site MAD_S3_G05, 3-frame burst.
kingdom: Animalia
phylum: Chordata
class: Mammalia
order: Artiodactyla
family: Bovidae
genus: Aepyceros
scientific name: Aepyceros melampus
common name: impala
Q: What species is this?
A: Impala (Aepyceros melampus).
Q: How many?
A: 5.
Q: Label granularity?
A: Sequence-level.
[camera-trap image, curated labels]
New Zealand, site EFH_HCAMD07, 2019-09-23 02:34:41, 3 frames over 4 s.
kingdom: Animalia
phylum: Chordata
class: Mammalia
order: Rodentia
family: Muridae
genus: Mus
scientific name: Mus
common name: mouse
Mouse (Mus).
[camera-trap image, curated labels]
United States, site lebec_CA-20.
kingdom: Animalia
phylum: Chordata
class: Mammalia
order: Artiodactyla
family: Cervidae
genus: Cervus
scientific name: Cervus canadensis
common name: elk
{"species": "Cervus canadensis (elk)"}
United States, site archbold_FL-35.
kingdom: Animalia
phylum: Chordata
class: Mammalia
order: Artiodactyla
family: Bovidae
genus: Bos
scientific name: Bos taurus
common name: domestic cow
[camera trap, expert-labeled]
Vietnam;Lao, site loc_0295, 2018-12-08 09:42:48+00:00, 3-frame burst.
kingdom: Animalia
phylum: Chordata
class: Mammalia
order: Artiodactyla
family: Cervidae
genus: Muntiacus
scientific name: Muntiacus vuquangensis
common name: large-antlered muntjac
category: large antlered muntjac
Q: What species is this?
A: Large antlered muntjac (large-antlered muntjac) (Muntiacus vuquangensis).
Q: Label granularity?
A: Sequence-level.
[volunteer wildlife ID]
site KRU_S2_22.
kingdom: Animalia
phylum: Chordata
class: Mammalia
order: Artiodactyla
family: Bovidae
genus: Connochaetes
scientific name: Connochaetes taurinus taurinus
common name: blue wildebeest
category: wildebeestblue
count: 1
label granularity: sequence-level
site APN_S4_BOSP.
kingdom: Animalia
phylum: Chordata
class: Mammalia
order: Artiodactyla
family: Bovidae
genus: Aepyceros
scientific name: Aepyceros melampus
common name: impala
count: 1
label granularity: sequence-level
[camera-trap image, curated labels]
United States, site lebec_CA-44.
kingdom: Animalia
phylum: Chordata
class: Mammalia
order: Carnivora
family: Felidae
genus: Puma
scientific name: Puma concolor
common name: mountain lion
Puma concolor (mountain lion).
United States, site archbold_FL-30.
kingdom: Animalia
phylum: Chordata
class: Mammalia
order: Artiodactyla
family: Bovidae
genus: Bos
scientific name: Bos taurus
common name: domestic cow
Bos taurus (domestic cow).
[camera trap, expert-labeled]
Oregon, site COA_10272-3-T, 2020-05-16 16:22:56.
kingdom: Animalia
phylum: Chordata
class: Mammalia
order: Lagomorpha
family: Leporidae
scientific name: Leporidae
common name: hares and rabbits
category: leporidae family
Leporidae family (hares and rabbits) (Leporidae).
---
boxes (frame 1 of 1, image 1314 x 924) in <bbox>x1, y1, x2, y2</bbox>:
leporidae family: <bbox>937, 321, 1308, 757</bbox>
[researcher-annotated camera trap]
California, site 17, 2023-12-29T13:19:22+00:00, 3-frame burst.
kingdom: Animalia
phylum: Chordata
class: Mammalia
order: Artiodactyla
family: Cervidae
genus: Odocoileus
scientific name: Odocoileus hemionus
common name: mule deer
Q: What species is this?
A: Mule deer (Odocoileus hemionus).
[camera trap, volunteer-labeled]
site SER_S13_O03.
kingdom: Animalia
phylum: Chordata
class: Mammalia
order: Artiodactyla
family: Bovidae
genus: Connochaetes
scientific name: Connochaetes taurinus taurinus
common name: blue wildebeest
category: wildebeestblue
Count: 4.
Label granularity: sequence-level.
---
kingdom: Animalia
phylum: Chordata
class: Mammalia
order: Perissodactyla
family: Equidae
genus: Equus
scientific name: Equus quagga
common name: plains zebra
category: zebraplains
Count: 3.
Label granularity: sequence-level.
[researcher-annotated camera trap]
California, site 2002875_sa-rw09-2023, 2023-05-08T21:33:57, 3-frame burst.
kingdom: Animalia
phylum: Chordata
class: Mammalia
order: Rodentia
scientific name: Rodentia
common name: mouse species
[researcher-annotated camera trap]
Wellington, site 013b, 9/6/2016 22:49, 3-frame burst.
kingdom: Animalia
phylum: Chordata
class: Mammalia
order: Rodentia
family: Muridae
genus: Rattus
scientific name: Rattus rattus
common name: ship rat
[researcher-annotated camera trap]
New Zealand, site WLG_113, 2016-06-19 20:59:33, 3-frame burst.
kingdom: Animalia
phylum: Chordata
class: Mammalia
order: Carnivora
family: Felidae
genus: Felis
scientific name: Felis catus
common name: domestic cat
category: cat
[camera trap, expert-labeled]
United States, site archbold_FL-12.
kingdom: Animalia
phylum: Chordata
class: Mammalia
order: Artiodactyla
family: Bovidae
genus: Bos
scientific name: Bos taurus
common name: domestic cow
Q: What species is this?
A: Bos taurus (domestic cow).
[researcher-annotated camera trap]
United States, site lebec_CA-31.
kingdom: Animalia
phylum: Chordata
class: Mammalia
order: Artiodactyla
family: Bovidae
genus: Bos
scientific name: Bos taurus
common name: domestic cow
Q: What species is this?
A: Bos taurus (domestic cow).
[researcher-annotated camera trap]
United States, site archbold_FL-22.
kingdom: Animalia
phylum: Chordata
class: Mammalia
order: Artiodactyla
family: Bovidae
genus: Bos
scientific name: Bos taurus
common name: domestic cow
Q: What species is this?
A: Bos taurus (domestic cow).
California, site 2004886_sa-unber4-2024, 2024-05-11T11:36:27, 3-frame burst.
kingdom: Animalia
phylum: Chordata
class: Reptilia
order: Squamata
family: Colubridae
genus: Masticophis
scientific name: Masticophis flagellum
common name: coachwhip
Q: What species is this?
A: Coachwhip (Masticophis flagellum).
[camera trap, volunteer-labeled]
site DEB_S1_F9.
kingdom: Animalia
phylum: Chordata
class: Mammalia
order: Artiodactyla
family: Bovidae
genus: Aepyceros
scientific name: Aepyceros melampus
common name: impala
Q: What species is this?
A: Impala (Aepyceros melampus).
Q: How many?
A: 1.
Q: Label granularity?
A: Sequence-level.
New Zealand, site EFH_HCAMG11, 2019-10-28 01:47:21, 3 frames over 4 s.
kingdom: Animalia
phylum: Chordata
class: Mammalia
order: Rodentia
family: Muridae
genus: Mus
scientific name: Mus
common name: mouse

Your task: Each entry should be retyped exactly as given.

Written response:
site MAD_S3_G05, 3-frame burst.
kingdom: Animalia
phylum: Chordata
class: Mammalia
order: Artiodactyla
family: Bovidae
genus: Aepyceros
scientific name: Aepyceros melampus
common name: impala
Q: What species is this?
A: Impala (Aepyceros melampus).
Q: How many?
A: 5.
Q: Label granularity?
A: Sequence-level.
[camera-trap image, curated labels]
New Zealand, site EFH_HCAMD07, 2019-09-23 02:34:41, 3 frames over 4 s.
kingdom: Animalia
phylum: Chordata
class: Mammalia
order: Rodentia
family: Muridae
genus: Mus
scientific name: Mus
common name: mouse
Mouse (Mus).
[camera-trap image, curated labels]
United States, site lebec_CA-20.
kingdom: Animalia
phylum: Chordata
class: Mammalia
order: Artiodactyla
family: Cervidae
genus: Cervus
scientific name: Cervus canadensis
common name: elk
{"species": "Cervus canadensis (elk)"}
United States, site archbold_FL-35.
kingdom: Animalia
phylum: Chordata
class: Mammalia
order: Artiodactyla
family: Bovidae
genus: Bos
scientific name: Bos taurus
common name: domestic cow
[camera trap, expert-labeled]
Vietnam;Lao, site loc_0295, 2018-12-08 09:42:48+00:00, 3-frame burst.
kingdom: Animalia
phylum: Chordata
class: Mammalia
order: Artiodactyla
family: Cervidae
genus: Muntiacus
scientific name: Muntiacus vuquangensis
common name: large-antlered muntjac
category: large antlered muntjac
Q: What species is this?
A: Large antlered muntjac (large-antlered muntjac) (Muntiacus vuquangensis).
Q: Label granularity?
A: Sequence-level.
[volunteer wildlife ID]
site KRU_S2_22.
kingdom: Animalia
phylum: Chordata
class: Mammalia
order: Artiodactyla
family: Bovidae
genus: Connochaetes
scientific name: Connochaetes taurinus taurinus
common name: blue wildebeest
category: wildebeestblue
count: 1
label granularity: sequence-level
site APN_S4_BOSP.
kingdom: Animalia
phylum: Chordata
class: Mammalia
order: Artiodactyla
family: Bovidae
genus: Aepyceros
scientific name: Aepyceros melampus
common name: impala
count: 1
label granularity: sequence-level
[camera-trap image, curated labels]
United States, site lebec_CA-44.
kingdom: Animalia
phylum: Chordata
class: Mammalia
order: Carnivora
family: Felidae
genus: Puma
scientific name: Puma concolor
common name: mountain lion
Puma concolor (mountain lion).
United States, site archbold_FL-30.
kingdom: Animalia
phylum: Chordata
class: Mammalia
order: Artiodactyla
family: Bovidae
genus: Bos
scientific name: Bos taurus
common name: domestic cow
Bos taurus (domestic cow).
[camera trap, expert-labeled]
Oregon, site COA_10272-3-T, 2020-05-16 16:22:56.
kingdom: Animalia
phylum: Chordata
class: Mammalia
order: Lagomorpha
family: Leporidae
scientific name: Leporidae
common name: hares and rabbits
category: leporidae family
Leporidae family (hares and rabbits) (Leporidae).
---
boxes (frame 1 of 1, image 1314 x 924) in <bbox>x1, y1, x2, y2</bbox>:
leporidae family: <bbox>937, 321, 1308, 757</bbox>
[researcher-annotated camera trap]
California, site 17, 2023-12-29T13:19:22+00:00, 3-frame burst.
kingdom: Animalia
phylum: Chordata
class: Mammalia
order: Artiodactyla
family: Cervidae
genus: Odocoileus
scientific name: Odocoileus hemionus
common name: mule deer
Q: What species is this?
A: Mule deer (Odocoileus hemionus).
[camera trap, volunteer-labeled]
site SER_S13_O03.
kingdom: Animalia
phylum: Chordata
class: Mammalia
order: Artiodactyla
family: Bovidae
genus: Connochaetes
scientific name: Connochaetes taurinus taurinus
common name: blue wildebeest
category: wildebeestblue
Count: 4.
Label granularity: sequence-level.
---
kingdom: Animalia
phylum: Chordata
class: Mammalia
order: Perissodactyla
family: Equidae
genus: Equus
scientific name: Equus quagga
common name: plains zebra
category: zebraplains
Count: 3.
Label granularity: sequence-level.
[researcher-annotated camera trap]
California, site 2002875_sa-rw09-2023, 2023-05-08T21:33:57, 3-frame burst.
kingdom: Animalia
phylum: Chordata
class: Mammalia
order: Rodentia
scientific name: Rodentia
common name: mouse species
[researcher-annotated camera trap]
Wellington, site 013b, 9/6/2016 22:49, 3-frame burst.
kingdom: Animalia
phylum: Chordata
class: Mammalia
order: Rodentia
family: Muridae
genus: Rattus
scientific name: Rattus rattus
common name: ship rat
[researcher-annotated camera trap]
New Zealand, site WLG_113, 2016-06-19 20:59:33, 3-frame burst.
kingdom: Animalia
phylum: Chordata
class: Mammalia
order: Carnivora
family: Felidae
genus: Felis
scientific name: Felis catus
common name: domestic cat
category: cat
[camera trap, expert-labeled]
United States, site archbold_FL-12.
kingdom: Animalia
phylum: Chordata
class: Mammalia
order: Artiodactyla
family: Bovidae
genus: Bos
scientific name: Bos taurus
common name: domestic cow
Q: What species is this?
A: Bos taurus (domestic cow).
[researcher-annotated camera trap]
United States, site lebec_CA-31.
kingdom: Animalia
phylum: Chordata
class: Mammalia
order: Artiodactyla
family: Bovidae
genus: Bos
scientific name: Bos taurus
common name: domestic cow
Q: What species is this?
A: Bos taurus (domestic cow).
[researcher-annotated camera trap]
United States, site archbold_FL-22.
kingdom: Animalia
phylum: Chordata
class: Mammalia
order: Artiodactyla
family: Bovidae
genus: Bos
scientific name: Bos taurus
common name: domestic cow
Q: What species is this?
A: Bos taurus (domestic cow).
California, site 2004886_sa-unber4-2024, 2024-05-11T11:36:27, 3-frame burst.
kingdom: Animalia
phylum: Chordata
class: Reptilia
order: Squamata
family: Colubridae
genus: Masticophis
scientific name: Masticophis flagellum
common name: coachwhip
Q: What species is this?
A: Coachwhip (Masticophis flagellum).
[camera trap, volunteer-labeled]
site DEB_S1_F9.
kingdom: Animalia
phylum: Chordata
class: Mammalia
order: Artiodactyla
family: Bovidae
genus: Aepyceros
scientific name: Aepyceros melampus
common name: impala
Q: What species is this?
A: Impala (Aepyceros melampus).
Q: How many?
A: 1.
Q: Label granularity?
A: Sequence-level.
New Zealand, site EFH_HCAMG11, 2019-10-28 01:47:21, 3 frames over 4 s.
kingdom: Animalia
phylum: Chordata
class: Mammalia
order: Rodentia
family: Muridae
genus: Mus
scientific name: Mus
common name: mouse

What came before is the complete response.